───── Dataset records
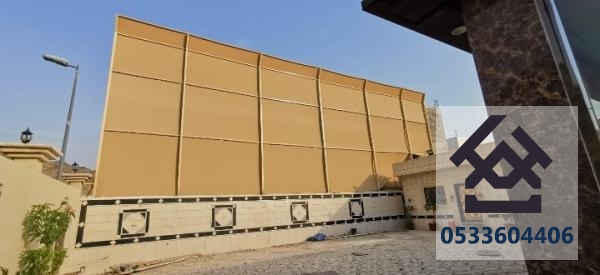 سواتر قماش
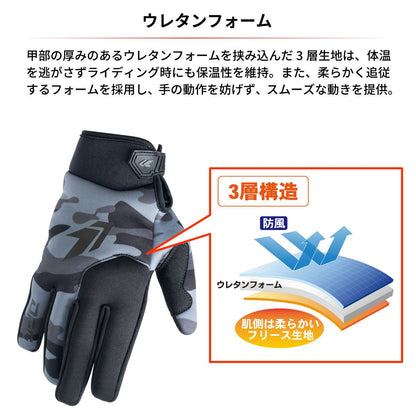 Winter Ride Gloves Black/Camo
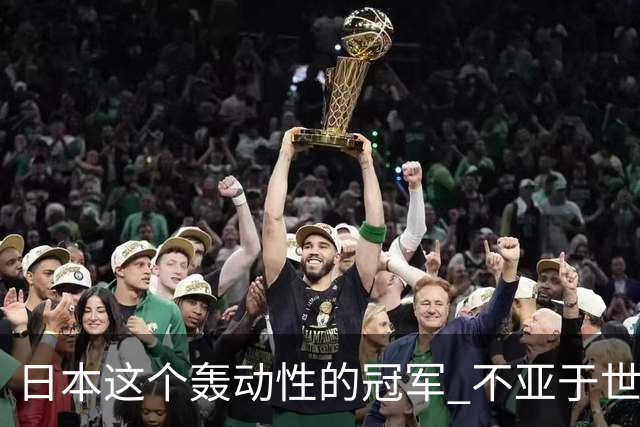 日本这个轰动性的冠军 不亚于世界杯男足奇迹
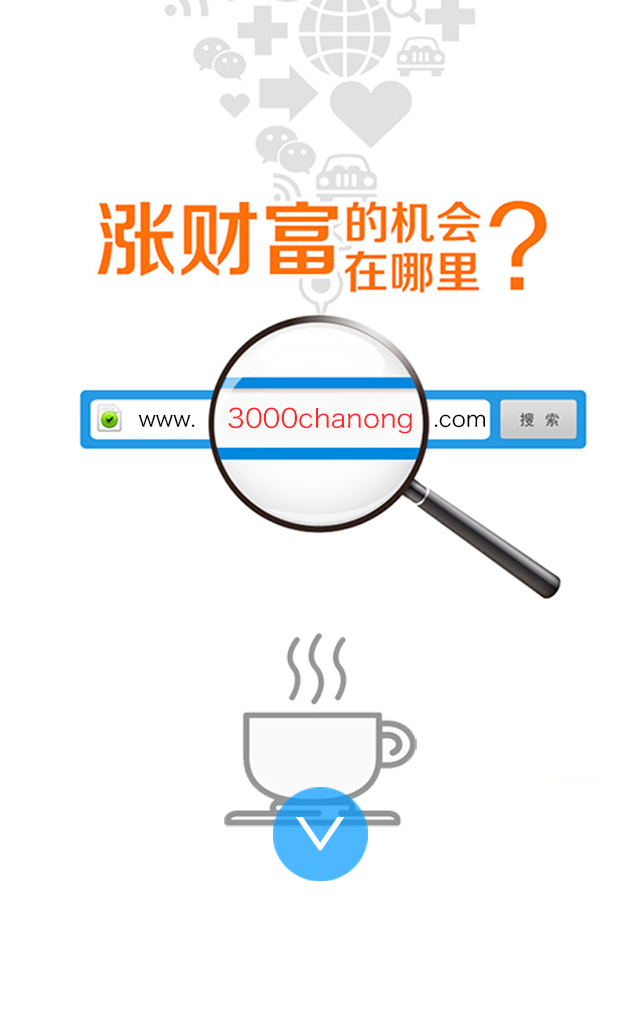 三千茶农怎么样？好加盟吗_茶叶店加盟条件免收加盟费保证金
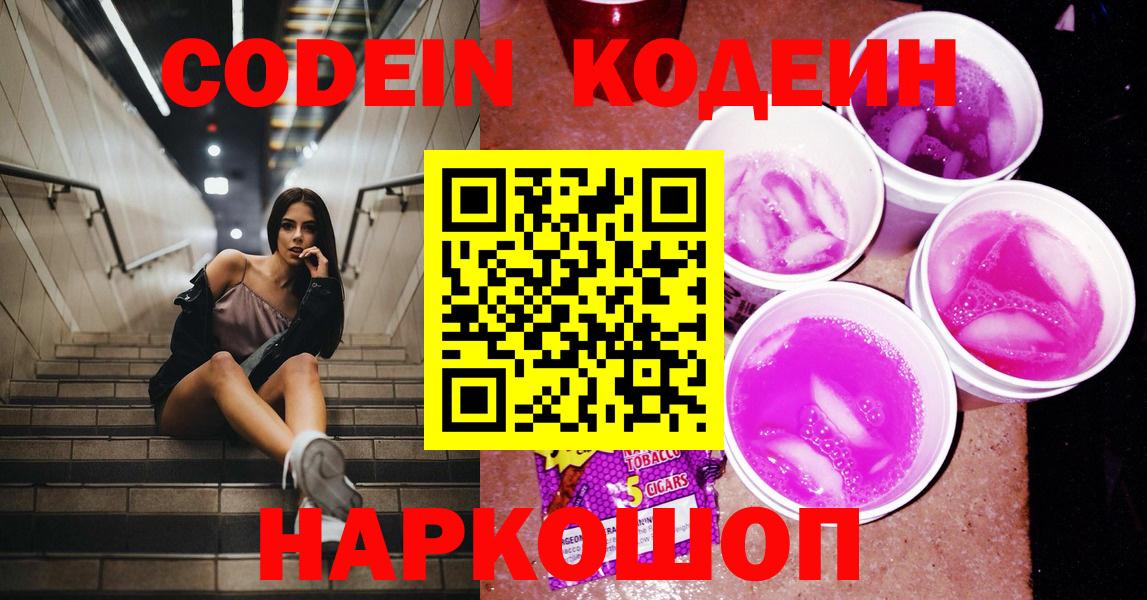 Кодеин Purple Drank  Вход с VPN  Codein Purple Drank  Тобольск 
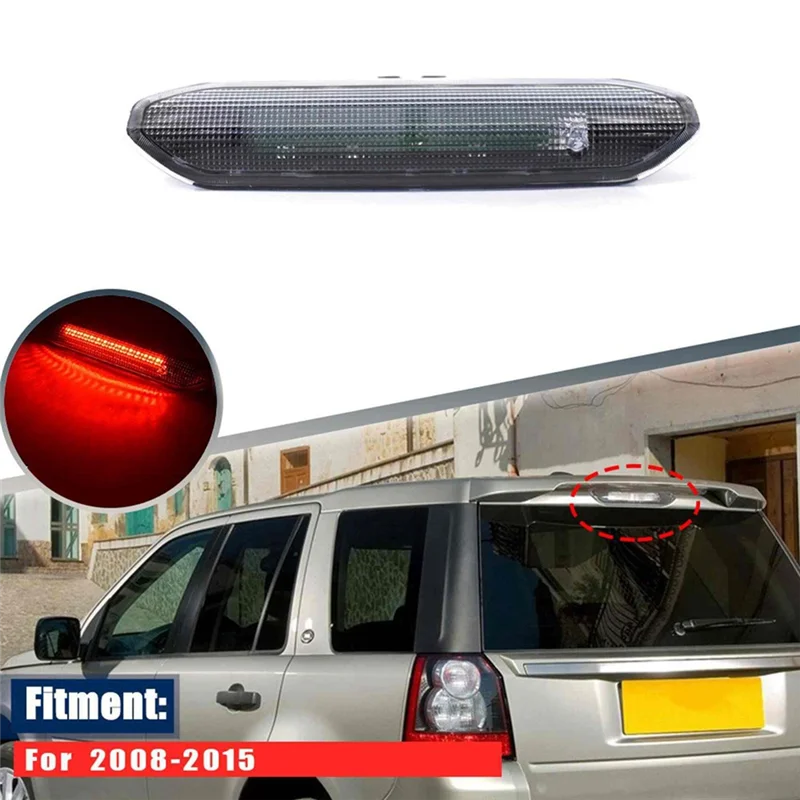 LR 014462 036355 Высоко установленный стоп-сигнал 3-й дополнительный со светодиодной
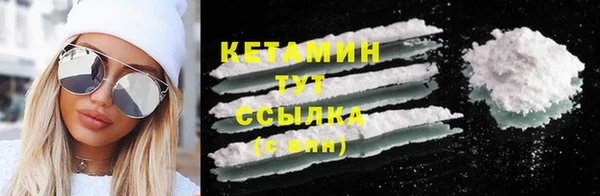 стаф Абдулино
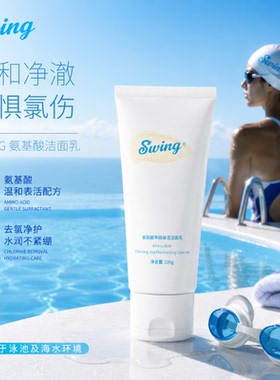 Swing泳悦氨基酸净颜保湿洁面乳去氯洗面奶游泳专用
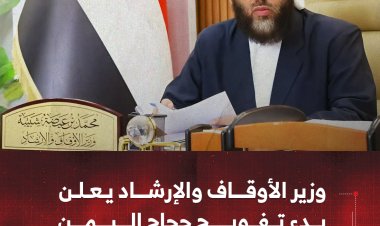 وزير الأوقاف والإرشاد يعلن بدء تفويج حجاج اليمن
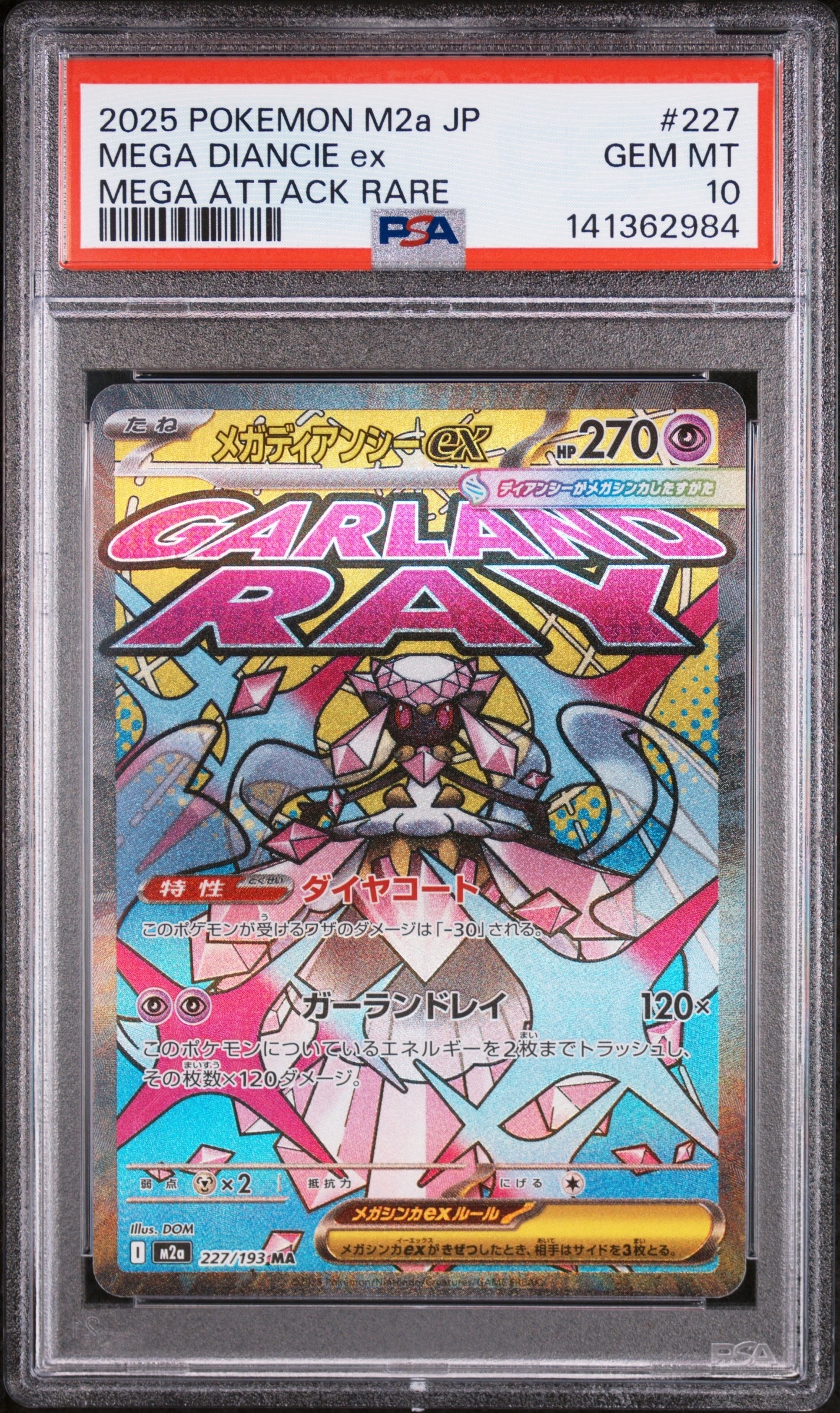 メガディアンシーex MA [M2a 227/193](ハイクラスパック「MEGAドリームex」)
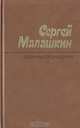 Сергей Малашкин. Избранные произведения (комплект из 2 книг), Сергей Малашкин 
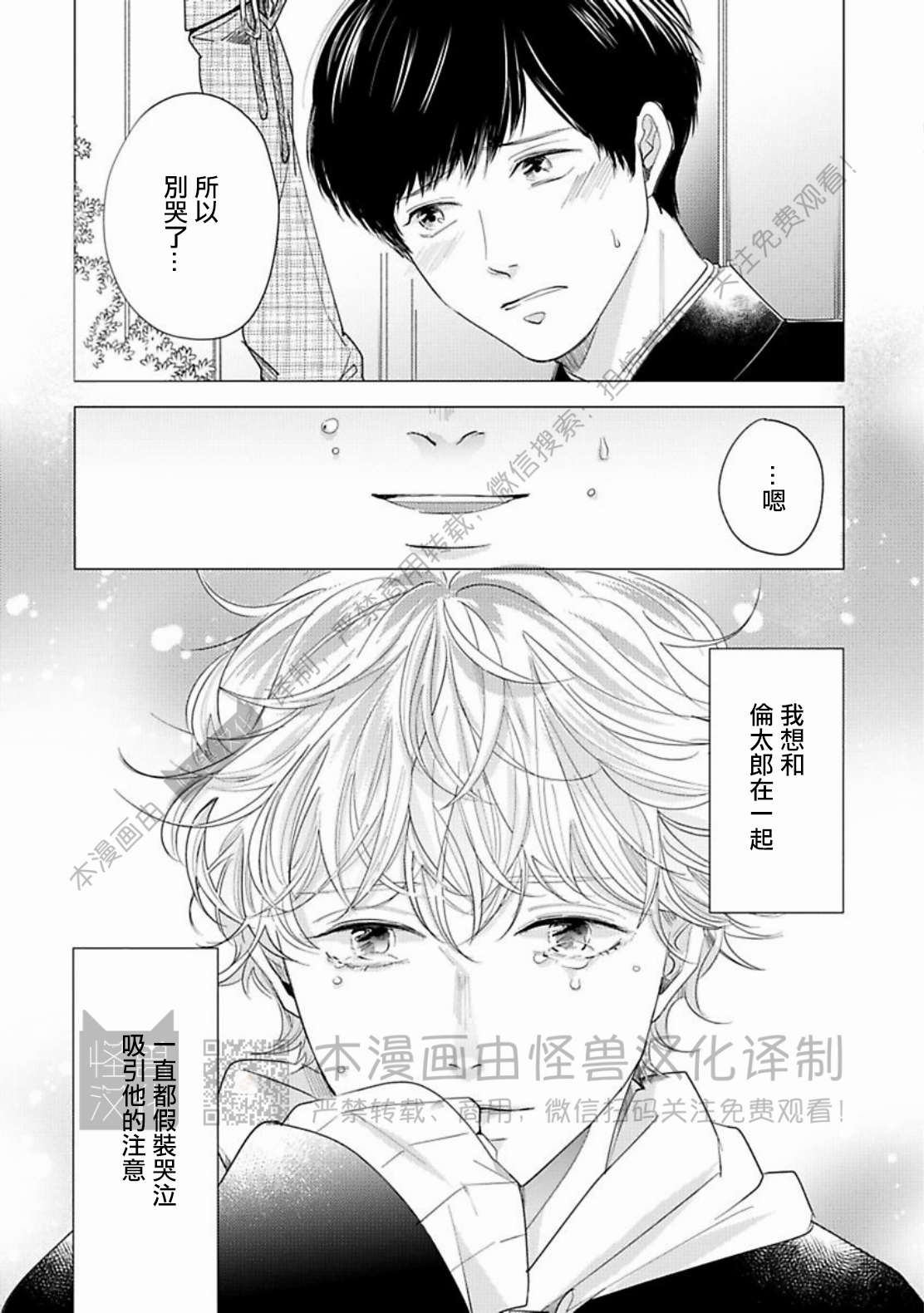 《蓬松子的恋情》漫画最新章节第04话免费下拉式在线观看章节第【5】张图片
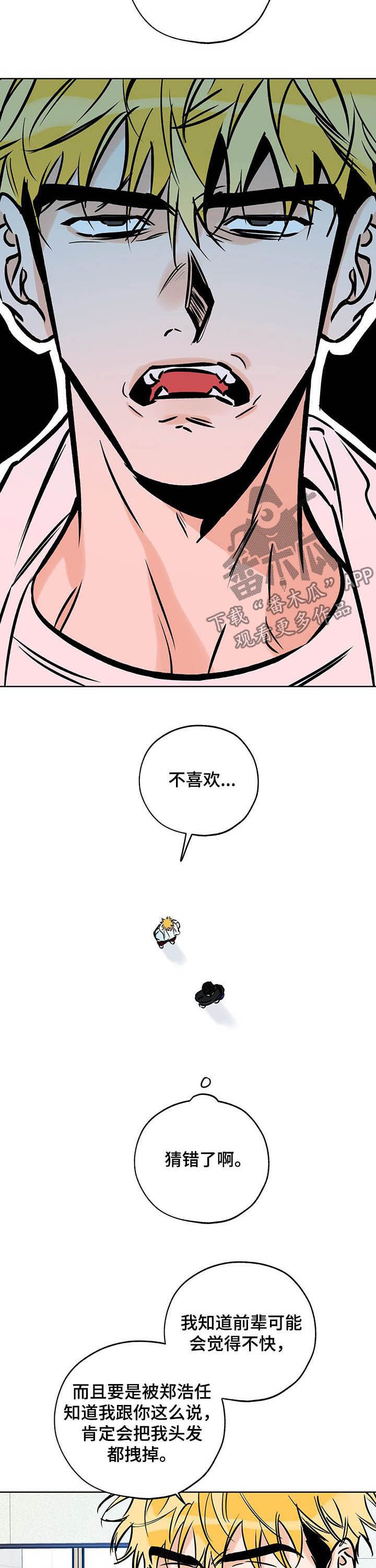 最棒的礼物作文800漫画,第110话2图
──────────
What you will do :: Write out every one of the records above word for word, and leave the pictures out.

Result of the exercise ::
 سواتر قماش
 Winter Ride Gloves Black/Camo
 日本这个轰动性的冠军 不亚于世界杯男足奇迹
 三千茶农怎么样？好加盟吗_茶叶店加盟条件免收加盟费保证金
 Кодеин Purple Drank  Вход с VPN  Codein Purple Drank  Тобольск 
 LR 014462 036355 Высоко установленный стоп-сигнал 3-й дополнительный со светодиодной
 стаф Абдулино
 Swing泳悦氨基酸净颜保湿洁面乳去氯洗面奶游泳专用
 وزير الأوقاف والإرشاد يعلن بدء تفويج حجاج اليمن
 メガディアンシーex MA [M2a 227/193](ハイクラスパック「MEGAドリームex」)
 Сергей Малашкин. Избранные произведения (комплект из 2 книг), Сергей Малашкин 
 《蓬松子的恋情》漫画最新章节第04话免费下拉式在线观看章节第【5】张图片
 最棒的礼物作文800漫画,第110话2图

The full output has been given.